DES MOINES, Iowa (2/6/14)--More than half (24) of 43 financial institutions surveyed by payments processor The Members Group said they would like to start Europay-MasterCard-Visa (EMV) projects within 12 months.
Eleven of the FIs said they would start EMV projects in 2015, while eight said they were unsure when they would like to begin an EMV conversion.
Notably, responses were gathered between Oct. 25 and Dec. 4--before the Target data security breach. "Overall most of our clients had an EMV plan in place," Brandon Kuehl, TMG product manager and EMV product leader, told
. "What we've seen this year, post-Target breach, is that credit unions want to act faster, and move their plans up, anywhere from one month to four months."
Kuehl said chip and PIN is a more secure transaction environment than chip and signature, but it is quite likely PINs would have been compromised in a situation similar to the Target data in an EMV environment. "The transaction data from the card holder is still in the clear when it goes in the terminal" under EMV, Kuehl said. "So it wouldn't have done anything to prevent the actual credentials from being taken. It just makes harder for the criminal to reproduce the card."
The next step in card security is tokenization, in which card users enter a series of digits other than their card number to make transactions, Kuehl said.
The Credit Union National Association has called on legislators to ensure that consumers know where their information was compromised in the event of a data breach. CUNA has also urged legislators to follow two other basic principles as they consider data security fixes:
- All participants in the payments system should be responsible and be held to comparable levels of data security requirements; and
- Those responsible for the data breach should be responsible for the costs of helping consumers.
In the TMG survey, 27 of the responding FIs said they have a reissuance plan. Of those, 22 said they will send out EMV cards on the natural reissue date. The remaining five issuers reported plans to reissue upon request on a per-cardholder basis.
The majority of both Visa and MasterCard issuers participating in the survey said they plan to issue contact-only, signature-based EMV cards that can only be authorized online.

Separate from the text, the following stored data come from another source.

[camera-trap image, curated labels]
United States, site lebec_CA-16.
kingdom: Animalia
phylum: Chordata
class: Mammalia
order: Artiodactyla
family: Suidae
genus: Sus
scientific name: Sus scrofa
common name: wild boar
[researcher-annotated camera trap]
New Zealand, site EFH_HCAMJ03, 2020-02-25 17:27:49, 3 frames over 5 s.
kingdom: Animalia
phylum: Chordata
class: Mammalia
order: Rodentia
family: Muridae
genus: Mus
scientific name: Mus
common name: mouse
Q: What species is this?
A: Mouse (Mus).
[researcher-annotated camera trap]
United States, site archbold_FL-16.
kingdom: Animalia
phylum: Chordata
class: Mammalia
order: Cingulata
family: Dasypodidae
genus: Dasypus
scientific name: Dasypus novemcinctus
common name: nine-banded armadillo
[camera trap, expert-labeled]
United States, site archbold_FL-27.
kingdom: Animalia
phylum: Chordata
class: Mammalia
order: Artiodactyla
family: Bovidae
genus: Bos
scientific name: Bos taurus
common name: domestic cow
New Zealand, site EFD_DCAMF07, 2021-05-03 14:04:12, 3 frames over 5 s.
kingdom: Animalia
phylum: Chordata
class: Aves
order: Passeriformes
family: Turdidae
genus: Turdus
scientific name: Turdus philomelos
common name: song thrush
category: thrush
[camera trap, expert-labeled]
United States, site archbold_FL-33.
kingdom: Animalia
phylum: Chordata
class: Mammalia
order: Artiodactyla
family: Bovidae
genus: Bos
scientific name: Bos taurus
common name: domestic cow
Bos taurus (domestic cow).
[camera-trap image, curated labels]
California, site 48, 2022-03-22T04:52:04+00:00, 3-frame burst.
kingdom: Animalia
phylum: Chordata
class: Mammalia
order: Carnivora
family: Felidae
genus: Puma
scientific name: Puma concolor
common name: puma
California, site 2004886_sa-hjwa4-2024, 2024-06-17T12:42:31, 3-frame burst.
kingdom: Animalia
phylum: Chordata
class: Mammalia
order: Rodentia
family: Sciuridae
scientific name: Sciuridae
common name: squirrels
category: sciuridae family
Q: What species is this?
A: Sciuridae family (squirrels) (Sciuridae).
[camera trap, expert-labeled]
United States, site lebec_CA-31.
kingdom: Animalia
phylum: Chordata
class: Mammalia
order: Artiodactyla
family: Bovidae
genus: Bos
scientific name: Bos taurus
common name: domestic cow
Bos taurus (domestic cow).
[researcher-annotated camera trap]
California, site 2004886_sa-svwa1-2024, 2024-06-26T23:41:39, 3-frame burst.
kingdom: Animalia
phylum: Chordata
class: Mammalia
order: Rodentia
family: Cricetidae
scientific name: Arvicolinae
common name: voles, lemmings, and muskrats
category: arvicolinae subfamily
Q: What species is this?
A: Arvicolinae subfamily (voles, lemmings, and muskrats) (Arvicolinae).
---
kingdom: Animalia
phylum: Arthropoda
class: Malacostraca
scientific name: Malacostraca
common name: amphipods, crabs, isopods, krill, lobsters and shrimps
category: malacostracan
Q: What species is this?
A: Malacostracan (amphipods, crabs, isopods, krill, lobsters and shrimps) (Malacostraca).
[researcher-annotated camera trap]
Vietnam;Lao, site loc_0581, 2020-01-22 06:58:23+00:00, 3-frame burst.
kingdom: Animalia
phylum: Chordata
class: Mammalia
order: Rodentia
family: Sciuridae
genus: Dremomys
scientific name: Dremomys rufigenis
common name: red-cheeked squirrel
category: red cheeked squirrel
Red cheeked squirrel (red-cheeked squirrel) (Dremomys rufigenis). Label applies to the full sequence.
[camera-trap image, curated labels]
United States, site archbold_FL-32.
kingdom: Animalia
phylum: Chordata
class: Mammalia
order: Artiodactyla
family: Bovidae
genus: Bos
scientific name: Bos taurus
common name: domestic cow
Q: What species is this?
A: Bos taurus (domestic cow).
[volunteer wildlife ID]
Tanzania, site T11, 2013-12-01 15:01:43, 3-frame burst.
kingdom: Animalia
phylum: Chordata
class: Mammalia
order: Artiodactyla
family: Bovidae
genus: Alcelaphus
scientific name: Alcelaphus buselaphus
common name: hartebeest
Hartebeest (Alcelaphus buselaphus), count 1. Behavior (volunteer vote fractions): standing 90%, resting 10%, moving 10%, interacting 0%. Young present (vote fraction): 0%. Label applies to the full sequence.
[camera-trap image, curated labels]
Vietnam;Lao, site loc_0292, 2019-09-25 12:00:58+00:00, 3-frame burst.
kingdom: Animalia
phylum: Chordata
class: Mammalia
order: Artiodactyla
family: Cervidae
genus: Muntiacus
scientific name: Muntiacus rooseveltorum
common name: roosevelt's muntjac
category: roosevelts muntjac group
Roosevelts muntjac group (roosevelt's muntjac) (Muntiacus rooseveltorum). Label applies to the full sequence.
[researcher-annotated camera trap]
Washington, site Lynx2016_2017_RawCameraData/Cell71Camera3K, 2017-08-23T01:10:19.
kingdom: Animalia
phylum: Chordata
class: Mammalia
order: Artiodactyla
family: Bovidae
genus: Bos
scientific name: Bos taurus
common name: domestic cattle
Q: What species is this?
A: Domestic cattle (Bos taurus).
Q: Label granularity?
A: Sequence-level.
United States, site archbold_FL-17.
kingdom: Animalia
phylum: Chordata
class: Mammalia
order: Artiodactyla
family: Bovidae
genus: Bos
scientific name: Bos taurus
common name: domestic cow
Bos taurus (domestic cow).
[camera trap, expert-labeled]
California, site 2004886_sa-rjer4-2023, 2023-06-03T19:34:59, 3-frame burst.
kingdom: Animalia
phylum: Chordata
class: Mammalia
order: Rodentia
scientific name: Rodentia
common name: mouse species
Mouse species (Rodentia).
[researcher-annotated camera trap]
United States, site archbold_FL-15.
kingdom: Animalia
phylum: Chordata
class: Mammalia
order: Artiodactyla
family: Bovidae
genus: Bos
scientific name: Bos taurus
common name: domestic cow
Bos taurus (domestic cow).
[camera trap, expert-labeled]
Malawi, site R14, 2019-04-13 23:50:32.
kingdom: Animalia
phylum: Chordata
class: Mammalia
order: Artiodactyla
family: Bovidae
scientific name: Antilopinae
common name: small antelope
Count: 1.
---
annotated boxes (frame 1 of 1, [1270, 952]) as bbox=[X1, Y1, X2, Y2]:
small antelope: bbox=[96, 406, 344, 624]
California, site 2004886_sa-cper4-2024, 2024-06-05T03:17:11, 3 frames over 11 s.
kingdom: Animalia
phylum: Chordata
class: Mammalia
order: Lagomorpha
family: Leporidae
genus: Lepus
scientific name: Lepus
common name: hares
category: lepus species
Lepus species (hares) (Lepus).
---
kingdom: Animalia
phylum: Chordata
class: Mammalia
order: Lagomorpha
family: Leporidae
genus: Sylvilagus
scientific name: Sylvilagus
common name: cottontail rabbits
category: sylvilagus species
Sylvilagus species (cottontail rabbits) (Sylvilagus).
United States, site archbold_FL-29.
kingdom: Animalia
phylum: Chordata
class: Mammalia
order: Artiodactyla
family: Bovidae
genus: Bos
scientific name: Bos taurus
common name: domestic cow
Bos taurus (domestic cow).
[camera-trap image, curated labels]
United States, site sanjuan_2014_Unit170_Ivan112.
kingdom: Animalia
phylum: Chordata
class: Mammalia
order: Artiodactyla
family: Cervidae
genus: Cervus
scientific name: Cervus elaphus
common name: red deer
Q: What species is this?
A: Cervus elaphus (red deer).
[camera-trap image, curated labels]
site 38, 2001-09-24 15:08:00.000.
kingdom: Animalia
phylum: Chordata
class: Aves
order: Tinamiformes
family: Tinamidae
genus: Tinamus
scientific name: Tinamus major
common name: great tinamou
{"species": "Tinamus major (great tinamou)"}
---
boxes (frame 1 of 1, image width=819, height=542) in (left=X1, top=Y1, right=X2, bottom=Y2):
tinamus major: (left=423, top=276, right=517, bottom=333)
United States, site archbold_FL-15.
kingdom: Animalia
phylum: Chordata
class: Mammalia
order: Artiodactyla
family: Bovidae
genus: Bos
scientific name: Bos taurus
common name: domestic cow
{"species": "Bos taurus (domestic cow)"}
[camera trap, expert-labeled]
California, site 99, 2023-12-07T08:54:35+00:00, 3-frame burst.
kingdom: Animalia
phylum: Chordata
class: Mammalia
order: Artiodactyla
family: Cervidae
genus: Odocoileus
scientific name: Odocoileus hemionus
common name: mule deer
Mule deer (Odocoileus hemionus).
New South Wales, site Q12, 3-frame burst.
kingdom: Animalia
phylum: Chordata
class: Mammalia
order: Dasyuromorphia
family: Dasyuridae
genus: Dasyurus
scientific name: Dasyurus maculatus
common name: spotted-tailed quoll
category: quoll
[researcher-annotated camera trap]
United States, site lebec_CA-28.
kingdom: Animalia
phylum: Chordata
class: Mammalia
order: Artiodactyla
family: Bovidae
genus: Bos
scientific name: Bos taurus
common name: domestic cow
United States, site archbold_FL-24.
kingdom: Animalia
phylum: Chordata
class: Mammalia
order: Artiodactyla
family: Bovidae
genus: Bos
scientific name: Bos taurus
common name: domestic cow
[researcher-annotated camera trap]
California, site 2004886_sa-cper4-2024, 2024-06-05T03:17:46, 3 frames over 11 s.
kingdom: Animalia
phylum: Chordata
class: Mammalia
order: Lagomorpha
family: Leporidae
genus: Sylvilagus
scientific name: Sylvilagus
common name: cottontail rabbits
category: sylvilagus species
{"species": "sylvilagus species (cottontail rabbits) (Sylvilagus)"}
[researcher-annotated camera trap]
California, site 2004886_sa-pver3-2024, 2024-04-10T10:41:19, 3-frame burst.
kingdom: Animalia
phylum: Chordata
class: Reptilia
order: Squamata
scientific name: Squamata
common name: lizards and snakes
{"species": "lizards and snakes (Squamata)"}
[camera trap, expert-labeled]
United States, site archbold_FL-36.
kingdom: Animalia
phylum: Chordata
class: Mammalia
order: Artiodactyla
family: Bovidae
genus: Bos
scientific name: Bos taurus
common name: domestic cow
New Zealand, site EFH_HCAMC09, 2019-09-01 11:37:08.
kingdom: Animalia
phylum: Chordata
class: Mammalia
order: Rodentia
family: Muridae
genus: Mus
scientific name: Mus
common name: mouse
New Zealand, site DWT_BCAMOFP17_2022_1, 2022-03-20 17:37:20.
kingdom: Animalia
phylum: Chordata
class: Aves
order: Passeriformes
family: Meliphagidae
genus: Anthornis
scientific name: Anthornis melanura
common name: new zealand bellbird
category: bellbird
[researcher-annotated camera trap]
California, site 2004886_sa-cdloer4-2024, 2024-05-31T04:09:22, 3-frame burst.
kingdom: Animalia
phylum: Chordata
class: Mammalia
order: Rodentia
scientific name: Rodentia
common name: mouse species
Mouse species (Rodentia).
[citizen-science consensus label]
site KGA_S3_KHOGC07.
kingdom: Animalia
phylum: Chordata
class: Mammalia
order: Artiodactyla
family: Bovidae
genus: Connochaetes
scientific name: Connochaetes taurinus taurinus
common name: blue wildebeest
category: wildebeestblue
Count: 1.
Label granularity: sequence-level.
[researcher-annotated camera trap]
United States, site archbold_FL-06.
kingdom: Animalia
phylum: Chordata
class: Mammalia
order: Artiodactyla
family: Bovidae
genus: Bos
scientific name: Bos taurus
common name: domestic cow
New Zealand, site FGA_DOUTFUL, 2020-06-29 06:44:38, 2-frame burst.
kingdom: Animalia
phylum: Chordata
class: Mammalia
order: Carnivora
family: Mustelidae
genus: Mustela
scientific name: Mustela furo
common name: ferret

Six issuers plan to issue dual-interface cards. With this capability, EMV cardholders would be able to take advantage of tap-and-go terminals, which are more prevalent overseas and in some major metropolitan areas of the U.S.
"A dual-interface configuration is considered the Cadillac among EMV cards and will demonstrate a credit union or bank is ahead of the market," said Kuehl. "However, it may require as much as double the budget to issue dual-interface EMV cards as compared to contact-only."
As opposed to PIN-based EMV cards, signature cards are what Kuehl calls a "best practice" for community-financial institution credit card issuers, mainly due to credit card holder familiarity with signature authentication. "Consumers are not used to entering a PIN when swiping their credit cards," he said. "PIN also adds an additional layer of complexity for the issuer. When it comes to EMV issuance, TMG advises clients to start simple and add complexity in the future if necessary. The availability of PIN as an authenticator can always be added at a later date."
None of the survey respondents reported plans to issue EMV cards that authenticate offline. While European EMV cards typically allow for online and offline transactions and authorizations, U.S. cards will benefit from wide connectivity and a healthy telecommunications infrastructure. More terminals in the U.S. will be able to communicate with authenticating parties.
"For issuers without a significant number of international travelers, online-only EMV cards will be sufficient," said Kuehl. "It's also important to understand that offline EMV cards require a significant amount of upkeep."